--- Document extract ---
The last two columns are the compound or phrase from the SBJ entry that contains 血, and the section of the matched SPS parag that roughly corresponds to that 血, based on the count of EVA characters that separate it from the nearest keywords.   The lines that have just 血 are those where I guess that the character is used as a noun, as in "diarrhea with pus and blood" or "boosts blood and qi".  The others are occurrences where I guessed that it was being used as an adjective, as in 血闭 which Google translates as "amenorrhea" ("absence of menstruation")

There seem to be matches between the EVA strings, enough that I will try to add 血 to my set of cribs.  But there are also notable failures to match.  That may be because the Dictator used a different reading of the character or compound, or because I picked the wrong SPS parag. (I am reasonably confident only about the two identifications marked '+').  

All the best, --stolfi

Don't mention Tibetan or Jessica Scott Dunn will turn up
Here's my twice-yearly reminder to please limit the size of any quoted text, for the benefit of other forum users. Especially when replying with a single line that's hard to see under the quote-wall.
(08-05-2026, 12:00 PM)Koen G Wrote: You are not allowed to view links. Register or Login to view.Here's my twice-yearly reminder to please limit the size of any quoted text, for the benefit of other forum users. Especially when replying with a single line that's hard to see under the quote-wall.

Yes, apologies..
Hi Stolfi,

I am really impressed by the amazing work you are doing on this. It's quite something, I have deep respect for that!

(07-05-2026, 07:03 PM)Jorge_Stolfi Wrote: You are not allowed to view links. Register or Login to view.That may be bad news, because it removes one possible explanation for why it is hard to find correspondences.  Possibly the language is not a Chinese "dialect" but some non-Chinese language like Vietnamese of Tibetan.  But then I would expect the inconsistencies would be bigger.

Second thought, I am wondering if Japanese might have the properties you are looking for? From what I know, Japanese has been heavily influenced by Chinese, but they have 2 families of reading for each character: the onyomi, which is derived from the Chinese pronunciation and the kunyomi, derived from their vernacular local pronunciation. Example: 山 = moutain is "San" in Onyomi (from Shan in Chinese) and "Yama" in Kunyomi.
--- Exercise data ---
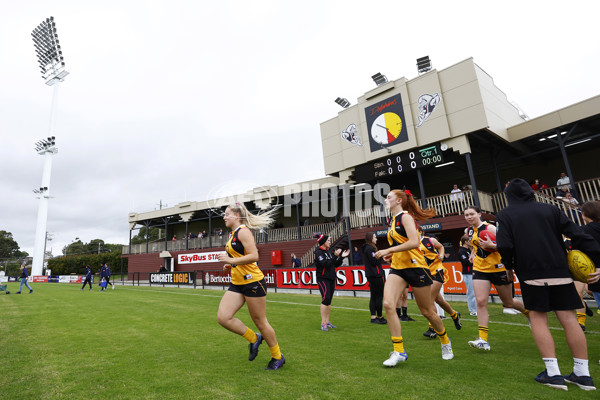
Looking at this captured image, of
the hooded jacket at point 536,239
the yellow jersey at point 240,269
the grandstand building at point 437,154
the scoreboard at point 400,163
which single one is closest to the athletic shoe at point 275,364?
the yellow jersey at point 240,269

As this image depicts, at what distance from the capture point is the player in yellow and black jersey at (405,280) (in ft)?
12.4

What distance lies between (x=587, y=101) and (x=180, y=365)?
1845 centimetres

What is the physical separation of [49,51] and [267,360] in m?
59.4

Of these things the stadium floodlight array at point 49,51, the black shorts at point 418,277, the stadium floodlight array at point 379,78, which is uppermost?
the stadium floodlight array at point 49,51

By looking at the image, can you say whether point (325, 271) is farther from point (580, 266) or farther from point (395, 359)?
---
Write the next part of the forum thread about matching 血 to EVA strings, picking up after its final sentence. The listing was taken from a separate source.

▶ _Response for this exercise_:
They also have a tradition for reading Classical Chinese texts which is quite fascinating as they would spontaneously replace and substitude each character to Onyomi and Kunyomi depending on the context (as a rule of thumb but don't quote me on that, I'd say if a character is alone it would be more Kunyomi, and if two characters composing a concept it would be more Onyomi but there are probably a lot of exceptions and this is just my own interpretation). The result is while reading a Classical Chinese text, a Japanese reader would switch from Onyomi to Kunyomi pronunciations depending on the context for each character. To add to the complexity, it's not uncommon for a character to have different variations of Onyomi and Kunyomi pronunciations. This leads to a lot of variability for a same character in the case of a Japanese reader. Unfortunately my knowledge on Japanese is limited, I am not able to tell how a Japanese person would read the Shennong Bencao Jing.

(07-05-2026, 07:03 PM)Jorge_Stolfi Wrote: You are not allowed to view links. Register or Login to view.So far the cribs I have are 
  • MAIN-USES: 主治 or just 主 in the SBJ, daiin (and variations) in the SPS
  • QI:   气 in the SBJ, Chedy (") in the SPS
  • MAKES:  令 in the SBJ, Ched (") in the SPS.

One small remark, if the original language used in the VMS is Chinese, that 令 and 气 would have a relatively close orthography would be quite surprising, as 气 is pronounced Ki in older Chinese (Tchi in mandarin today), while 令 starts with L and is normally a longer word (Ling / Lian). So it could confirm the language used here is not directly Chinese? Or one of the two is not a good match? Or that the Voynechese is not phonetical at all?

(07-05-2026, 07:03 PM)Jorge_Stolfi Wrote: You are not allowed to view links. Register or Login to view.For instance, in the Rooster alone, as you can see in that write-up, I must accept dair and laiin as variations of daiin. In the Flying Squirrel entry I must accept dain.  And the pairing of those two entries with f105v.32 and f112v.35 is practically certain because they are lone outliers in the respective parag length distributions. 

Assuming the original language is Chinese, I would not be too bothered by some level of variations for a same word if transcribed phonetically because even today while mandarin has been pretty much standardized, prunounciations may fluctuate especially to an untrained ear (example, what a Chinese person considers as the B sound can sound like P or B to a Western ear, D can sound like D or T, J could sound like a Z or J, some dialects mix L and N). So this part is not a strong issue.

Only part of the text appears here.